[SELECTED EXCERPT — start]

As an inorganic chemist working at an undergraduate institution, my teaching focuses primarily on General and Inorganic Chemistry and ChemInformatics. My research encompasses the areas of synthetic inorganic chemistry, bioinorganic chemistry and crystallography. Our current research goals center on developing new synthetic approaches to preparing extended materials containing metal halide clusters. I also have created several instructional websites including an extensive set of materials for teaching concepts of point group symmetry (https://symotter.org).

Hosted by Mik Patel of the Blank group

Professor Rodrigo Noriega

Professor Rodrigo Noriega
Department of Chemistry
The University of Utah
Abstract

Local interactions in biomolecular recognition and photochemistry

My research approaches the interactions between a reactant and its surroundings as active chemical components, with the view that accounting for the local environments where molecular complexes are formed, charges are exchanged, and chemical bonds are made or broken is a necessary step to solving challenges in energy, sustainability, and health. To achieve this goal, my lab uses time-resolved spectroscopy with an emphasis on in-situ probes and external stimuli.

In the first part of this talk, I will discuss our efforts to disentangle the link between molecular recognition and biochemical function of protein-RNA complexes. From antiviral defense to gene expression and repair, key biological events need proteins to bind specific nucleic acid structures, irrespective of sequence, via shape and charge complementarity. Our group has linked the terminus-specific biochemical activity of the endonuclease enzyme Dicer-2 (D. melanogaster) to a terminus-dependent molecular recognition step, which is overridden by its cofactor protein Loquacious-PD. To understand how electrostatic interactions regulate biomolecular complex formation, we localize them at an interface and study their formation and stability with mid-IR plasmons and ultrafast fluorescence. In this way, we identify the basis for the activity of Loquacious-PD, whose protein-RNA complexes display diffusion-limited association rates, stoichiometry-dependent dissociation rates, and equilibrium constants affected by electric fields.

[SELECTED EXCERPT — finish]
[DATA TO EXAMINE — start]

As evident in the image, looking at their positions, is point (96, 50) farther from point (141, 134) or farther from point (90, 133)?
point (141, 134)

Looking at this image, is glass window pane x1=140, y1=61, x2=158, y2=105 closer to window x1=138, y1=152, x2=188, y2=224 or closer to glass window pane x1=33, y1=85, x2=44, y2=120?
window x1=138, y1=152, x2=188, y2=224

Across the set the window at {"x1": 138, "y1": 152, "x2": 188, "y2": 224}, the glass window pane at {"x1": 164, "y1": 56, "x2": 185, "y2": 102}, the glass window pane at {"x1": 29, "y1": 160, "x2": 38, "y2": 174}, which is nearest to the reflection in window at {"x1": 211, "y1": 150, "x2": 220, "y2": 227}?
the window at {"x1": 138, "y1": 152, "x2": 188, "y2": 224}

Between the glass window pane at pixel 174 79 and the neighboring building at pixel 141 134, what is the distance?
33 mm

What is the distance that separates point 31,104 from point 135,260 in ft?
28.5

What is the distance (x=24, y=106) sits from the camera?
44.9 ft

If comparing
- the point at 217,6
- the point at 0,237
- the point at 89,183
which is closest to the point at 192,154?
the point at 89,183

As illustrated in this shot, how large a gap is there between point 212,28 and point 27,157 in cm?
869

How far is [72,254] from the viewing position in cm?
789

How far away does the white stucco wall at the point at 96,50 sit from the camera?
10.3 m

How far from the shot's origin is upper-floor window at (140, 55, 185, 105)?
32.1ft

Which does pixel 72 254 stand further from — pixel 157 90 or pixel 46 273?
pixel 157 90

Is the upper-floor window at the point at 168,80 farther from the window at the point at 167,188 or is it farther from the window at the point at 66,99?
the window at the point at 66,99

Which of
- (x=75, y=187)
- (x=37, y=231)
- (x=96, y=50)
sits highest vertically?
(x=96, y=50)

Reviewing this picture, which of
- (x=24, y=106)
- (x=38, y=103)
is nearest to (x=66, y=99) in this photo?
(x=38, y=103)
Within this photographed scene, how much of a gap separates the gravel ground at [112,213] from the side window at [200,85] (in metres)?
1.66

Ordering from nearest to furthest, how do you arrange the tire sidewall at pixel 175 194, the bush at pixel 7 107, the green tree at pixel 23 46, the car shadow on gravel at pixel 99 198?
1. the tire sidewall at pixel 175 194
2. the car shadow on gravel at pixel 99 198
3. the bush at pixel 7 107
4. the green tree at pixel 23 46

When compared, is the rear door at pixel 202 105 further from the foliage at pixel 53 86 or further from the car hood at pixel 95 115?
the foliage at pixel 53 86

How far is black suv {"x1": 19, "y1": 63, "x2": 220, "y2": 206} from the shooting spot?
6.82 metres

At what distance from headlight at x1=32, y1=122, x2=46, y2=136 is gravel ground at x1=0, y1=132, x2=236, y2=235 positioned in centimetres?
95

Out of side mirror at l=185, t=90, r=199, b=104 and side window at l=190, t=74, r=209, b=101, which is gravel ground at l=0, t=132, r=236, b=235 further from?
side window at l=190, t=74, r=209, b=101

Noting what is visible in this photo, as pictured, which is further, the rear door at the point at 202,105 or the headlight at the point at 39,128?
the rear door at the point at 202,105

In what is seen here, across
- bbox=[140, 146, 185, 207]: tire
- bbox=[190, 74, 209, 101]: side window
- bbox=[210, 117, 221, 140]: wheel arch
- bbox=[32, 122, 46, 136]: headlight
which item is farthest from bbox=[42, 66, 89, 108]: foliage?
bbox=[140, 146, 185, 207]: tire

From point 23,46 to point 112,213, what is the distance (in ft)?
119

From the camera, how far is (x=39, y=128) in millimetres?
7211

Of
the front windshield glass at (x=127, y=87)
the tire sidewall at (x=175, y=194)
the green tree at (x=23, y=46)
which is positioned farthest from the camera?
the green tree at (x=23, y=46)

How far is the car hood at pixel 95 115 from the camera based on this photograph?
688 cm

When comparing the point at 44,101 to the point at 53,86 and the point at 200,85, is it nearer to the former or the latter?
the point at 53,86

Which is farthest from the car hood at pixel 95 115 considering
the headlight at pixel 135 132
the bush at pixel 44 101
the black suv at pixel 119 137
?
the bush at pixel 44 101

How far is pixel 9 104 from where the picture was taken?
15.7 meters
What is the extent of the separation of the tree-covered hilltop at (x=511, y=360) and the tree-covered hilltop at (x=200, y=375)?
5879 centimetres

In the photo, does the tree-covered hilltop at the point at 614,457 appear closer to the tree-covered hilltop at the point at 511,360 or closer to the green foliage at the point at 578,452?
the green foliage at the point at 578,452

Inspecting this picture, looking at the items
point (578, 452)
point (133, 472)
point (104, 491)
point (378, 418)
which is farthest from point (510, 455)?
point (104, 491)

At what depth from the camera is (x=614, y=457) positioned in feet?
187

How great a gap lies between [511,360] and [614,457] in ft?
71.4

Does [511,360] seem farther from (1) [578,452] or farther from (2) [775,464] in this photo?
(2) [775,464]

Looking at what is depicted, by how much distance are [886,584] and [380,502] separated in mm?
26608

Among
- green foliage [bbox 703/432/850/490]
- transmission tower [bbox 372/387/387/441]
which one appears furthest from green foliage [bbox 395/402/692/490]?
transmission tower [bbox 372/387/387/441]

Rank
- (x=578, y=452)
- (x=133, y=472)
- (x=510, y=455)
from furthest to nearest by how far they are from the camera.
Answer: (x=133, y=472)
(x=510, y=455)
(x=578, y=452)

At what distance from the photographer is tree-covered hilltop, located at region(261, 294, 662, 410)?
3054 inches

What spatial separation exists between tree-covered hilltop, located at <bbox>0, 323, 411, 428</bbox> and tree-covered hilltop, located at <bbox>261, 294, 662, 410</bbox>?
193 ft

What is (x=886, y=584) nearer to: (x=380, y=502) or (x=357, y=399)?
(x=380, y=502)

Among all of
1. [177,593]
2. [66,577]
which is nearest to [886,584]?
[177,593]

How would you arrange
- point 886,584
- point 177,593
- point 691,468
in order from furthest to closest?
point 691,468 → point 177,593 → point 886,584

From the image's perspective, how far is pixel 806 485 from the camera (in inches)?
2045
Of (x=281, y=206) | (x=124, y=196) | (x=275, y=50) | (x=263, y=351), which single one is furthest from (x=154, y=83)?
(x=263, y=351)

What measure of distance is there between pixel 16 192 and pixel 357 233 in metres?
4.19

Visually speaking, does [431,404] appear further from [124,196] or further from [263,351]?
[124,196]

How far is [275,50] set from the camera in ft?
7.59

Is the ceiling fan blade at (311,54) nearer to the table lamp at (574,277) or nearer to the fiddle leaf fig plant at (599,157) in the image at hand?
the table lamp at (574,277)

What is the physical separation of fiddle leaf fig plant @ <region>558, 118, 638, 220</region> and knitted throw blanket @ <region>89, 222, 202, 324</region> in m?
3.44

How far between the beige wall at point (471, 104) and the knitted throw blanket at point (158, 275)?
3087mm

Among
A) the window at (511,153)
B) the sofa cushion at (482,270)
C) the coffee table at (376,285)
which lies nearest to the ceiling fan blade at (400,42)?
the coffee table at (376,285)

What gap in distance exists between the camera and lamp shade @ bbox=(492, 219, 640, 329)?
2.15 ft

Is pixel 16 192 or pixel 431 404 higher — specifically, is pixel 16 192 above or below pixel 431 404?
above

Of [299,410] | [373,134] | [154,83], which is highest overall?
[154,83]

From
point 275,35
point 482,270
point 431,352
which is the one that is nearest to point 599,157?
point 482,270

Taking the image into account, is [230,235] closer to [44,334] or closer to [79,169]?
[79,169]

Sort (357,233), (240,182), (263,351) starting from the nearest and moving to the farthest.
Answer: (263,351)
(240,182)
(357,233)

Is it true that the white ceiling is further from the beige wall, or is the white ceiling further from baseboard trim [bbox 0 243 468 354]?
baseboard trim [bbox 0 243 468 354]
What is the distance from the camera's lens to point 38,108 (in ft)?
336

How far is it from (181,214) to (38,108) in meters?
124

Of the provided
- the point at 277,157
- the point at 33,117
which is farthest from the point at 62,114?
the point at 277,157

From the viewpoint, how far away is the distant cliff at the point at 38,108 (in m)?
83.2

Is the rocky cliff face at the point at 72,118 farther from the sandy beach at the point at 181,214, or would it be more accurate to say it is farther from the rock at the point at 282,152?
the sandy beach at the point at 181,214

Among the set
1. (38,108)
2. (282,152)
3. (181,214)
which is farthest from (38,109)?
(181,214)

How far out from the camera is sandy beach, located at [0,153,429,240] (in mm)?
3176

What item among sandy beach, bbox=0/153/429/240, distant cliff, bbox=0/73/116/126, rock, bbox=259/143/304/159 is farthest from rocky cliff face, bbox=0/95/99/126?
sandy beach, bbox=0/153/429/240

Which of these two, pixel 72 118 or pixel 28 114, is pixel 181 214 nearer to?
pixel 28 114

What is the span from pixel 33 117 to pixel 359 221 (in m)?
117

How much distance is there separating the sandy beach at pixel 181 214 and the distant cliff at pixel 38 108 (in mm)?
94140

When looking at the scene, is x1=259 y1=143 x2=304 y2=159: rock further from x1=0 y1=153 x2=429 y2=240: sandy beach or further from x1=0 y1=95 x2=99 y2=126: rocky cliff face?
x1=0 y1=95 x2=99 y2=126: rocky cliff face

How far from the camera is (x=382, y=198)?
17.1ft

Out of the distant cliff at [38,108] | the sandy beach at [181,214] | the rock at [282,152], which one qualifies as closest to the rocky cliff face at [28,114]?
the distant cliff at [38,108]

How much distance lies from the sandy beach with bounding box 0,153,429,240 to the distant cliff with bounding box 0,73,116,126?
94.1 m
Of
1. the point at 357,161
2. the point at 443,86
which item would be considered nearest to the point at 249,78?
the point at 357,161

[DATA TO EXAMINE — finish]
[DATA TO EXAMINE — start]

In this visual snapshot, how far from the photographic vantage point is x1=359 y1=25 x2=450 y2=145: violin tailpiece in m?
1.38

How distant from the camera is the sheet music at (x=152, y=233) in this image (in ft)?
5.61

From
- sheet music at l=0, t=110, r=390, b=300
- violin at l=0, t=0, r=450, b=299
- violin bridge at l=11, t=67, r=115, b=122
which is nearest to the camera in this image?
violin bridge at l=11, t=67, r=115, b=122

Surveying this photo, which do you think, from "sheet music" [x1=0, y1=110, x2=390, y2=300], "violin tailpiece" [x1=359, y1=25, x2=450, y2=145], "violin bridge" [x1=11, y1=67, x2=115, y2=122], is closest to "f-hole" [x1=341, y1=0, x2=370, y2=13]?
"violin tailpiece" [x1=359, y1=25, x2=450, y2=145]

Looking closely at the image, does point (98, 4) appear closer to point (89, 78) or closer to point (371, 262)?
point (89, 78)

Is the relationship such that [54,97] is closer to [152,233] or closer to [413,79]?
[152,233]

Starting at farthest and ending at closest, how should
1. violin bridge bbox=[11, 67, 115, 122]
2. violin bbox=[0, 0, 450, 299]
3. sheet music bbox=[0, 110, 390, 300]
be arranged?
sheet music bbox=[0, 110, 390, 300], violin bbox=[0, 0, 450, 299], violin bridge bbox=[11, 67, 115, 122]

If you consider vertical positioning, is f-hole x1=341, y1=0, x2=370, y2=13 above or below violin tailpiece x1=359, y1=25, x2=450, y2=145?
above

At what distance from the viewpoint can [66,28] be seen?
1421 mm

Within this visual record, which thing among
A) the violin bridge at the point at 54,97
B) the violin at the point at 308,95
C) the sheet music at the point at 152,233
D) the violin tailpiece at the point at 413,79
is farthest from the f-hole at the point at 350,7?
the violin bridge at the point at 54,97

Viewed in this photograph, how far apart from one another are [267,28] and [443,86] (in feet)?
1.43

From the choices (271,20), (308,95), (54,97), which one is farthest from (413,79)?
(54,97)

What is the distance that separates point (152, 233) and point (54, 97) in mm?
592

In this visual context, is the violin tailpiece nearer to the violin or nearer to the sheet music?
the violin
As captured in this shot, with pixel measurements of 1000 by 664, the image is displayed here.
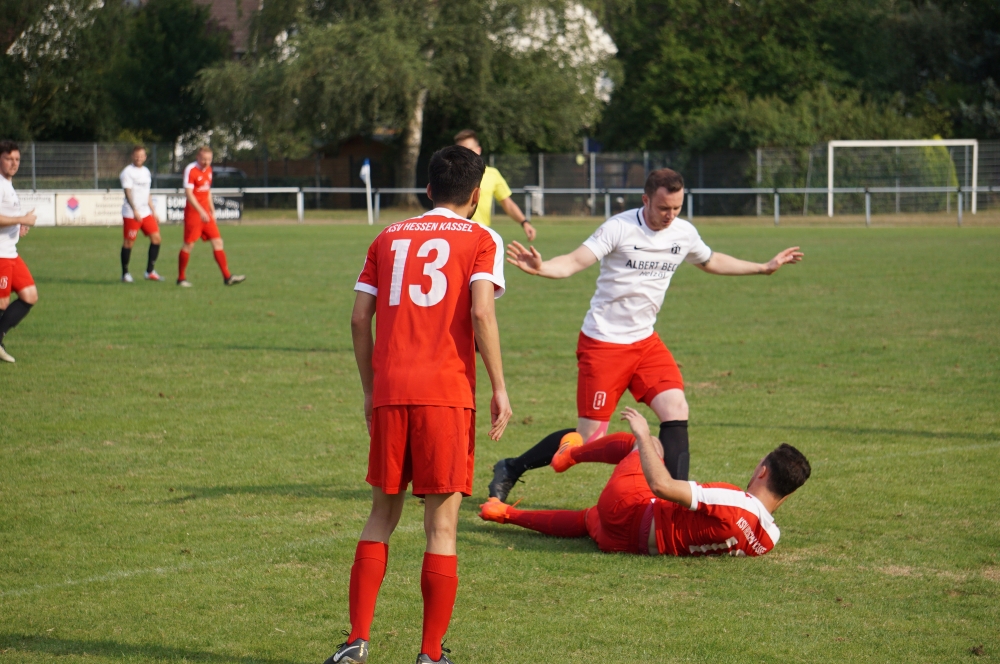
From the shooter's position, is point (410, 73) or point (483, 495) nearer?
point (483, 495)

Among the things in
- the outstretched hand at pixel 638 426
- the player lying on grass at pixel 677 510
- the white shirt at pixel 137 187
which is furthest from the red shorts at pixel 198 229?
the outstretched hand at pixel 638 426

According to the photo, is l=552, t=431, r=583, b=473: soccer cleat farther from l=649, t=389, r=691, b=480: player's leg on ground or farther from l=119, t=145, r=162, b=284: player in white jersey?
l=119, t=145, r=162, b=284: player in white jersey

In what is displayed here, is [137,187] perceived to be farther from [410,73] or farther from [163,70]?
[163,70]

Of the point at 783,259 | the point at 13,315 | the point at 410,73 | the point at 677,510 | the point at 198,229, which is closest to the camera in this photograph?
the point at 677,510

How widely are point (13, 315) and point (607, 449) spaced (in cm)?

[DATA TO EXAMINE — finish]

> TASK INSTRUCTIONS:
1. Reproduce the passage of the chemistry seminar page between "Hosted by Mik" and "and external stimuli.", inclusive.
2. Answer these questions using the chemistry seminar page:
(a) What concepts does the extensive set of instructional materials on the symotter.org website teach?
(b) Which university's Department of Chemistry is listed for Professor Rodrigo Noriega?
(c) Which cofactor protein overrides the terminus-dependent molecular recognition step of Dicer-2?
These records have no connection to the chemistry seminar page.

> SOLUTIONS BELOW:
1.
Hosted by Mik Patel of the Blank group

Professor Rodrigo Noriega

Professor Rodrigo Noriega
Department of Chemistry
The University of Utah
Abstract

Local interactions in biomolecular recognition and photochemistry

My research approaches the interactions between a reactant and its surroundings as active chemical components, with the view that accounting for the local environments where molecular complexes are formed, charges are exchanged, and chemical bonds are made or broken is a necessary step to solving challenges in energy, sustainability, and health. To achieve this goal, my lab uses time-resolved spectroscopy with an emphasis on in-situ probes and external stimuli.

2.
(a) Concepts of point group symmetry.
(b) The University of Utah.
(c) Loquacious-PD.